Search code examples
pythongarbage-collectioncpythonpypy

How to debug GC in PyPy?


I've been trying to switch from CPython to PyPy recently, and while trying to solve a bug, more precisely an error 139 with SIGSEGV signal (so a Segmentation Fault), I tried to investigate the garbage collection through the GC module by looking at the gc.garbage attribute list.

In CPython, I could for example run the following piece of code (taken from there with modifications) to check lingering objects in the GC garbage list:

import gc

gc.set_debug(gc.DEBUG_SAVEALL)

print(gc.get_count())
lst = []
lst.append(lst)
list_id = id(lst)
del lst
gc.collect()
for item in gc.garbage:
    print(item) if list_id == id(item) else "pass"

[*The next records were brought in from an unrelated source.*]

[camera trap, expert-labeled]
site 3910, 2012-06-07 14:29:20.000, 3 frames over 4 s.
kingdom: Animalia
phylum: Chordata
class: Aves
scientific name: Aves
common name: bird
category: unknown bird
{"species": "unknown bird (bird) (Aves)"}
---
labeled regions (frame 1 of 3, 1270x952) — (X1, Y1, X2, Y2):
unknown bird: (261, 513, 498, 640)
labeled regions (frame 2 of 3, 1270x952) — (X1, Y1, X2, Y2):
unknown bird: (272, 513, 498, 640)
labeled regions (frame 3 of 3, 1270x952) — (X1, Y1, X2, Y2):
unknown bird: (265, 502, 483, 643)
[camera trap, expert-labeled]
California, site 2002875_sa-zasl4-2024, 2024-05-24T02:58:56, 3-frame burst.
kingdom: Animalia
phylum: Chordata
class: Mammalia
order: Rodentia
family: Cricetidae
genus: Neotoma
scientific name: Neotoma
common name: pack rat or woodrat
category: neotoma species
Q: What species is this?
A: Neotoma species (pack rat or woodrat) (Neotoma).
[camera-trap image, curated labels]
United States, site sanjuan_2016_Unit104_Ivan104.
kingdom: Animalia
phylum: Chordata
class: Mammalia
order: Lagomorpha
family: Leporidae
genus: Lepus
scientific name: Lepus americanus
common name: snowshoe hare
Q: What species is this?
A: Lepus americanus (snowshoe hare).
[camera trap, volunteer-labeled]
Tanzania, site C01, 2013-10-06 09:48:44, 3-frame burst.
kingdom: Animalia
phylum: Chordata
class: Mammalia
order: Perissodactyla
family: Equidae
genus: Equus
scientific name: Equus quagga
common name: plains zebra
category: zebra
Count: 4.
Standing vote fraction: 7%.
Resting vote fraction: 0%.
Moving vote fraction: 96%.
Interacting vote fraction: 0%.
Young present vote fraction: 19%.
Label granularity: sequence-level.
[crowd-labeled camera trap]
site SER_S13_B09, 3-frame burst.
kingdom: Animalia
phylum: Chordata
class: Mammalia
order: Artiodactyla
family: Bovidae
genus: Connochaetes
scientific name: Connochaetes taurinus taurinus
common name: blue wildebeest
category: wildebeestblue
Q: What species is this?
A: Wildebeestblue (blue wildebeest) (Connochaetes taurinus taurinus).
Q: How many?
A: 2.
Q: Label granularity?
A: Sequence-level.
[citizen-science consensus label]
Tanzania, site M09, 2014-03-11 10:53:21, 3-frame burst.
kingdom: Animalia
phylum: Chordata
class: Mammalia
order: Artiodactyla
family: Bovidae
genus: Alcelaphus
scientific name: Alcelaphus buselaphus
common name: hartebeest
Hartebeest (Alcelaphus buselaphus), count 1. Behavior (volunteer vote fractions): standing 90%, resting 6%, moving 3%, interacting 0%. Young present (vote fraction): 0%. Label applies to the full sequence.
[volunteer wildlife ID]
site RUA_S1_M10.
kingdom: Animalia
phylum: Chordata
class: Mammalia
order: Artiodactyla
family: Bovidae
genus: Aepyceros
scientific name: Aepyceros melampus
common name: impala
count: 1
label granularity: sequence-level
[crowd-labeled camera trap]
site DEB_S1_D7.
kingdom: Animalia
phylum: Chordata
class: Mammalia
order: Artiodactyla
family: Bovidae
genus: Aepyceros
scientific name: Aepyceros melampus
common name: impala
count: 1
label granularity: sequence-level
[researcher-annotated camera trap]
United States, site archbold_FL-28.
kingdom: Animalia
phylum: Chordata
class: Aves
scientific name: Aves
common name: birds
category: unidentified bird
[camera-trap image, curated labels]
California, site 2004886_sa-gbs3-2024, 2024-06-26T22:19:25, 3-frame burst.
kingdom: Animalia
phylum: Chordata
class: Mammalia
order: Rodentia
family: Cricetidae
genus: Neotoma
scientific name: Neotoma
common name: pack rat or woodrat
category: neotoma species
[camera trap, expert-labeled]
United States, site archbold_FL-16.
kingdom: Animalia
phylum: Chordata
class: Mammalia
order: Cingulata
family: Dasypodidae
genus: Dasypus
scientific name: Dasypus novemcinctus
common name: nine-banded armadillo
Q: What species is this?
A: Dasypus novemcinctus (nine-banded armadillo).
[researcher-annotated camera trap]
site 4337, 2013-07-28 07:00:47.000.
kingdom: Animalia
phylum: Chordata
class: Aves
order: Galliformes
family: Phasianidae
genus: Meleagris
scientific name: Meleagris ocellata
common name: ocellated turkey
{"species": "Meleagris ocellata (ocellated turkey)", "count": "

This code works well in CPython, but returns the following error in PyPy :

AttributeError: module 'gc' has no attribute 'set_debug'

Indeed, print(dir(gc)), which returns different lists of attributes and methods for the GC class, doesn't list gc.set_debug() for PyPy :

# Under CPython
['DEBUG_COLLECTABLE', 'DEBUG_LEAK', 'DEBUG_SAVEALL', 'DEBUG_STATS', 'DEBUG_UNCOLLECTABLE', '__doc__', '__loader__', '__name__', '__package__', '__spec__', 'callbacks', 'collect', 'disable', 'enable', 'garbage', 'get_count', 'get_debug', 'get_objects', 'get_referents', 'get_referrers', 'get_stats', 'get_threshold', 'is_tracked', 'isenabled', 'set_debug', 'set_threshold']

# Under PyPy
['GcCollectStepStats', 'GcRef', '__doc__', '__loader__', '__name__', '__package__', '__spec__', '_dump_rpy_heap', '_get_stats', 'collect', 'collect_step', 'disable', 'disable_finalizers', 'dump_rpy_heap', 'enable', 'enable_finalizers', 'garbage', 'get_objects', 'get_referents', 'get_referrers', 'get_rpy_memory_usage', 'get_rpy_referents', 'get_rpy_roots', 'get_rpy_type_index', 'get_stats', 'get_typeids_list', 'get_typeids_z', 'hooks', 'isenabled']

If I understood correctly, setting gc.set_debug(gc.DEBUG_SAVEALL) keeps unreachable objects in the garbage list of the GC, so without it, gc.collect() would attempt to free the object's memory allocation. But I want to inspect the garbage list before, because I suspect it triggers the Segmentation Fault I'm trying to track.

Despite looking through PyPy's documentation on garbage collection (like here, here) and other places (like here or here), I haven't been able to find a way to watch the garbage collection process minutely in PyPy like it's possible to do in CPython. So, could someone explain to me how the differences between PyPy's and CPython's GC affect the above test code, and more precisely, how is it possible to watch pending objects in gc.garbage before collection with PyPy?

I'm running Python 3.6.9 with PyPy 7.3.2. GCC is 8.4.0 for CPython, and 7.3.1 for PyPy.


Solution

  • It's not possible to do what you're trying to do. Even on CPython, the list gc.garbage will by far not contain all objects that are reclaimed, even if you enable debug mode, but only the ones that have been found to be in cycles. That's unlikely to be relevant to anyone except the authors of the cycle-finding logic itself. And on PyPy, the notion of "being in a cycle" is even less relevant; as you have probably understood already from the various links you point to, PyPy's GC is quite different.

    No, there is no way to inspect all objects that are dying. In fact PyPy's GC is optimized for objects that die young, and for all of these (which are typically 80%-90% of all objects in a program) then the structure of the GC is such that there is no way to even know what the dying objects are. These 80%-90% of objects occupy space that is reclaimed in bulk, not one by one.

    In all likelihood, you're looking at your problem from the wrong end. If you can describe a bit more what your problem is, we can try to come up with better solutions. In the meantime, note that you can run pypy -X faulthandler to get at least some kind of traceback when you get a segfault.